#### [WHAT IS BEING ASKED]
Copy the Mount St. Helens passage verbatim from "The Impact on Plants" to "of larger ones.".

DOCUMENT TEXT Start Marker

This is it. Photo of USGS volcanologist, David A. Johnston.
Fig 1: David A Johnston, USGS volcanologist, was monitoring Mount St. Helens on a ridge north of the volcano. At 8:30 a.m. on May 18, 1980, he made his last radio transmission: "Vancouver, Vancouver, this is it." No trace of him or his equipmenthas ever been found.

The Impact on Plants

Devastation in the wake of the avalanche was equally dramatic, although a few individual plants did survive, sprouting from root fragments that had been swept along on the surface of the debris. Plant survival in the path of the mudflows was likewise sparse. In addition, ashfall, which blanketed the forest to the northeast, smothered small plants and retarded the growth of larger ones.

The force of the lateral blast from Mount St. Helens' north flank blew down or snapped off trees within a radius of 25 kilometers (15 miles) north of the eruption site. At a distance of 25 kilometers (15 miles) from the blast, the force was no longer powerful enough to mow down trees, but it remained hot enough to kill the trees in its path. Ironically, some of the trees killed were old-growth Douglas firs 200 to 500 years old, which had survived previous eruptions.


The Impact on Animals

In the area affected by the blast, almost all wildlife vanished. Animals living above ground in the blast zone had no protection. Birds were particularly hard hit. Even those birds that survived the initial blast and avalanche died because the insects and plants they ate had perished. Insects were heavily affected, particularly by volcanic ash: the insects suffocated because ash clogged their body pores, or they dehydrated because glass-like ash abraded the cuticle that helps them retain moisture. Fewer than one-half of the small mammals species thought to have been living near Mount St. Helens were known to have survived. The death toll was nearly 7,000 large game animals, including deer, elk, and bear. The eruption severely damaged 26 lakes, killing an estimated 11 million fish, as well as incalculable numbers of fresh-water invertebrates. The loss of human lives was 57.

DOCUMENT TEXT End Marker
MATERIAL SUPPLIED Start Marker

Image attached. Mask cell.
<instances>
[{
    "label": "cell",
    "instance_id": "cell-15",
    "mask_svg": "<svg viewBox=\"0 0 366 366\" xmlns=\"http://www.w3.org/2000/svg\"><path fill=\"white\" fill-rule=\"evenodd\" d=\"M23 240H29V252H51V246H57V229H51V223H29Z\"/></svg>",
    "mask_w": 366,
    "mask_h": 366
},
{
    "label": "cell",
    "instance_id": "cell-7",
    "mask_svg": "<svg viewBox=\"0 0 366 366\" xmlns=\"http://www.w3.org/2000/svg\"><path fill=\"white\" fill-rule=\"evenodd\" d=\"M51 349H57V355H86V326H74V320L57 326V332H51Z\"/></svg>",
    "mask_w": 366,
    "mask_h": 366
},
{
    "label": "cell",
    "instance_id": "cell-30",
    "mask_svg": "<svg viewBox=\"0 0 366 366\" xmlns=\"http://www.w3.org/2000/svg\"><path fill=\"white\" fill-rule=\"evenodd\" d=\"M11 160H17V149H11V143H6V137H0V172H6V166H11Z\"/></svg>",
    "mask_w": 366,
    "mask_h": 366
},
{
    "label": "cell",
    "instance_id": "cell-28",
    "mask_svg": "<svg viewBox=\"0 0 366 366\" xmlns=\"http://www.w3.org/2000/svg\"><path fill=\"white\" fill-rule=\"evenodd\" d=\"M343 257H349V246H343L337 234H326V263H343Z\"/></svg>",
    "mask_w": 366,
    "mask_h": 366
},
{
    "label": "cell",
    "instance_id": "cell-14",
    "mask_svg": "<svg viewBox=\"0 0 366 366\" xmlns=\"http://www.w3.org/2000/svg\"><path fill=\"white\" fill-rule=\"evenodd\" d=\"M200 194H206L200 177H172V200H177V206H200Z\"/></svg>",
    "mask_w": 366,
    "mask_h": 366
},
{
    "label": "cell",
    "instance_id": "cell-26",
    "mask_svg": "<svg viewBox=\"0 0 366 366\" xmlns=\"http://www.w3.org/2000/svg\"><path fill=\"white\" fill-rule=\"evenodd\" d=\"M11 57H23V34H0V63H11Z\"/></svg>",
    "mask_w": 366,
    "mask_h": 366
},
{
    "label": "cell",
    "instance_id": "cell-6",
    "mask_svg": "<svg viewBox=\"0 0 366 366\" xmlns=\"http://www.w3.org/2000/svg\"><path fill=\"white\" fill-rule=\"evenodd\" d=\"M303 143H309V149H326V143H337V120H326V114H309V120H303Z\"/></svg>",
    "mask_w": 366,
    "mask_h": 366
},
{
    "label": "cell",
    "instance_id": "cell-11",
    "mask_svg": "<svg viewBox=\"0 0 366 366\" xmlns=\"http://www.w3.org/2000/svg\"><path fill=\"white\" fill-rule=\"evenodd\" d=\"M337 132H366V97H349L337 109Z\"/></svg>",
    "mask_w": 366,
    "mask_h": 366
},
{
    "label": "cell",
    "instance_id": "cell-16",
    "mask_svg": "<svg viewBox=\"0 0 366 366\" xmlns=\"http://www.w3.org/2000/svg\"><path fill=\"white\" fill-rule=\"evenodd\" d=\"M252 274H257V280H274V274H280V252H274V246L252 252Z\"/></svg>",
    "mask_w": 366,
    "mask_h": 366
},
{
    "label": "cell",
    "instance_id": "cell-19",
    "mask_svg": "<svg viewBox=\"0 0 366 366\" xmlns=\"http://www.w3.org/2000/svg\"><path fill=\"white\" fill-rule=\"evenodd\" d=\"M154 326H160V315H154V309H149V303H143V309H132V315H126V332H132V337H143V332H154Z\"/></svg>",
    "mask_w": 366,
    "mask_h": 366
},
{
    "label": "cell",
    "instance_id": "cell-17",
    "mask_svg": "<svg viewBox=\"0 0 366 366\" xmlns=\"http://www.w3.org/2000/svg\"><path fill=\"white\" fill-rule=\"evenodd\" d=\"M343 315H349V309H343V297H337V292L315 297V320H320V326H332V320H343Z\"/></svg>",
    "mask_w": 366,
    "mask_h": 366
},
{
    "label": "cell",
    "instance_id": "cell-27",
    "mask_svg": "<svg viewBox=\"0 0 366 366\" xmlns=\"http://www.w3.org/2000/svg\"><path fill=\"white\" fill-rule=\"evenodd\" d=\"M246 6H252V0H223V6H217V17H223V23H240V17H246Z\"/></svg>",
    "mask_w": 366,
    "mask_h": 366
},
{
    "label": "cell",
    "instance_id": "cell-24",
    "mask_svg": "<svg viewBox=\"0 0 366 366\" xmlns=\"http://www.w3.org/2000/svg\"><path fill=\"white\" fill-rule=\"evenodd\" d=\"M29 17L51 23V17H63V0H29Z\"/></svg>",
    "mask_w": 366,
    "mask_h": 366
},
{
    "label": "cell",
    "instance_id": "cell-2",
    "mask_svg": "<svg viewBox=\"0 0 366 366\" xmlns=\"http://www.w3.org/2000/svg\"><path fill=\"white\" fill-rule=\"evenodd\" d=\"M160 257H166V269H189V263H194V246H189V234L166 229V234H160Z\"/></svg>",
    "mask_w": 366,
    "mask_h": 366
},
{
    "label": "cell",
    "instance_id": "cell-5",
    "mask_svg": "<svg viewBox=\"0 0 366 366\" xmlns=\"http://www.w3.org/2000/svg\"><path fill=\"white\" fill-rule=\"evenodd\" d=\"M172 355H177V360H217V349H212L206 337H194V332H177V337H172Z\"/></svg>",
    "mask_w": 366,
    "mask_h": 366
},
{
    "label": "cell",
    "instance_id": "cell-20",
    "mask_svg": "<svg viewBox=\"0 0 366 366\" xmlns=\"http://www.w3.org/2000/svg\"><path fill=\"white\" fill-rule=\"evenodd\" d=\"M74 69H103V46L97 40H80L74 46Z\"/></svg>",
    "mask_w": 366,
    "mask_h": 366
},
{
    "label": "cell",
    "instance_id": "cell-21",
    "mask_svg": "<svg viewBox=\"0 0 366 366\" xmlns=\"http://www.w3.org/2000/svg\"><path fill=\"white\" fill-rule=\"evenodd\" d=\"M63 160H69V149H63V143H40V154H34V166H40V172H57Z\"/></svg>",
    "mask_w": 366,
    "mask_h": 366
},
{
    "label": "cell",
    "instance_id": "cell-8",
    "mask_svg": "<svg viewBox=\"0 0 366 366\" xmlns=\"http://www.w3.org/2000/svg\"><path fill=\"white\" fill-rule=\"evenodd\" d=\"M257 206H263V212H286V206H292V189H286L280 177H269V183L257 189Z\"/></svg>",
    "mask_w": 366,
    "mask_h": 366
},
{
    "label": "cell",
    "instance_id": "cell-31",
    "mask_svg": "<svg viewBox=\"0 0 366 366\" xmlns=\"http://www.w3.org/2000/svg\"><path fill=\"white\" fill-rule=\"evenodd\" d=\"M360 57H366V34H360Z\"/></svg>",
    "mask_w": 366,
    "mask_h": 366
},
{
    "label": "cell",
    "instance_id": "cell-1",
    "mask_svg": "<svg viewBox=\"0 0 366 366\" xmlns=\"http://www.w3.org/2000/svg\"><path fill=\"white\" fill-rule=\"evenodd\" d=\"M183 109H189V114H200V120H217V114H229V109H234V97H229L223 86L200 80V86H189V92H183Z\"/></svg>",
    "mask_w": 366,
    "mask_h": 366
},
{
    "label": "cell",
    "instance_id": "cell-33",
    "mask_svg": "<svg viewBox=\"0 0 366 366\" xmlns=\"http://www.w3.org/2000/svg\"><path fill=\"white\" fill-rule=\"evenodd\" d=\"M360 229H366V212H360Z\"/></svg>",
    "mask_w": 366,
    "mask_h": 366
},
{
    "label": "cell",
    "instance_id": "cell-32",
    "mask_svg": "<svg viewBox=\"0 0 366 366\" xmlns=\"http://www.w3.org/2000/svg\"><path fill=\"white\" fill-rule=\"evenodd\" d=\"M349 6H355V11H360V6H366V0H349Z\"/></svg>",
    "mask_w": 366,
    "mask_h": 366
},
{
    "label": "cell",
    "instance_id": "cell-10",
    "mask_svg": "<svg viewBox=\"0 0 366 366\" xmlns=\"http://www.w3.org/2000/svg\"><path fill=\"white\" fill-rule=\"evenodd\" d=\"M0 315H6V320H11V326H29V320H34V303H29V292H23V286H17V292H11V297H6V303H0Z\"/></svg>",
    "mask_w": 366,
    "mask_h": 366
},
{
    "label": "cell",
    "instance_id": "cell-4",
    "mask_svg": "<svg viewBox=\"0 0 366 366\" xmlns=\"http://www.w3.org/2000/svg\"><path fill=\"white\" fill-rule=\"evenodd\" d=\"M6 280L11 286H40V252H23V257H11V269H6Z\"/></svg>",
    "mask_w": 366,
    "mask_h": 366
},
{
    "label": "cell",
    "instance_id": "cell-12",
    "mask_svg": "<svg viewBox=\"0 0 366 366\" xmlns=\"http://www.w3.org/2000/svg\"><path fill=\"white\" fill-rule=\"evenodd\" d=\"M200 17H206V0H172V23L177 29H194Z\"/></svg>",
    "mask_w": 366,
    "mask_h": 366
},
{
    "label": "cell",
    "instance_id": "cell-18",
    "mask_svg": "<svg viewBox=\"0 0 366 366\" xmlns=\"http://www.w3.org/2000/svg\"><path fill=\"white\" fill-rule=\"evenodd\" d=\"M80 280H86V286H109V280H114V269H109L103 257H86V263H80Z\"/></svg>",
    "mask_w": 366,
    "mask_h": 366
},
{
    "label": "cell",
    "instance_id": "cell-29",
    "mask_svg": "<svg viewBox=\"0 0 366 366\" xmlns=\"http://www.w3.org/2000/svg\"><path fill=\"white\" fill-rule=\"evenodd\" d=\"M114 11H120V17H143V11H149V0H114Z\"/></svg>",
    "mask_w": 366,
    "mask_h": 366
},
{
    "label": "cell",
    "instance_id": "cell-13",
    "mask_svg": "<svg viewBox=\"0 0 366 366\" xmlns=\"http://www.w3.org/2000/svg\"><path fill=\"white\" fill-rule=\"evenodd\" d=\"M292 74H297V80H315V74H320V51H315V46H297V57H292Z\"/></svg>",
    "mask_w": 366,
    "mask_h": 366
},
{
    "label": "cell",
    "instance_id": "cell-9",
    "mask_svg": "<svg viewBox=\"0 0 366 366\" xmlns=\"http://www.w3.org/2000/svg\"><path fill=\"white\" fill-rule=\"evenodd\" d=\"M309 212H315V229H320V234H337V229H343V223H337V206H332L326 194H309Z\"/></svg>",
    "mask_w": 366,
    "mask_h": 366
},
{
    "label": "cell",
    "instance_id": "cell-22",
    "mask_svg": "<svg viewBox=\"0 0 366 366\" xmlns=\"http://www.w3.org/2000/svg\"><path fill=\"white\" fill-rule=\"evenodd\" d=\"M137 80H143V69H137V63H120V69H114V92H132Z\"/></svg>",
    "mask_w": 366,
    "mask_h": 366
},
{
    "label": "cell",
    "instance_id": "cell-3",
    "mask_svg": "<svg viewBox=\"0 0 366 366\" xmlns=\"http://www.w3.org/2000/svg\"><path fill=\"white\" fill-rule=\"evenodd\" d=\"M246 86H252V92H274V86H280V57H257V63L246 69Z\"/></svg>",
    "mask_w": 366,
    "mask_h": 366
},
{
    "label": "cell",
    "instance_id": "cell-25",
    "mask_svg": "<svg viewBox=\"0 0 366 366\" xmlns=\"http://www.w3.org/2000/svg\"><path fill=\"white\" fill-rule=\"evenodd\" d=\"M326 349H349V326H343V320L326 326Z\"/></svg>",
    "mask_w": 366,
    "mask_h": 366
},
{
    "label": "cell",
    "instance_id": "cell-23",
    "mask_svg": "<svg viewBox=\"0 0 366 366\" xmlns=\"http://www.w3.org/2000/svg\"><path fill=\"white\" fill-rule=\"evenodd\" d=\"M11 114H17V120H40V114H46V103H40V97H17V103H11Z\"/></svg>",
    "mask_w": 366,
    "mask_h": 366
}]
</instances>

MATERIAL SUPPLIED End Marker

#### [WRITTEN SOLUTION]
The Impact on Plants

Devastation in the wake of the avalanche was equally dramatic, although a few individual plants did survive, sprouting from root fragments that had been swept along on the surface of the debris. Plant survival in the path of the mudflows was likewise sparse. In addition, ashfall, which blanketed the forest to the northeast, smothered small plants and retarded the growth of larger ones.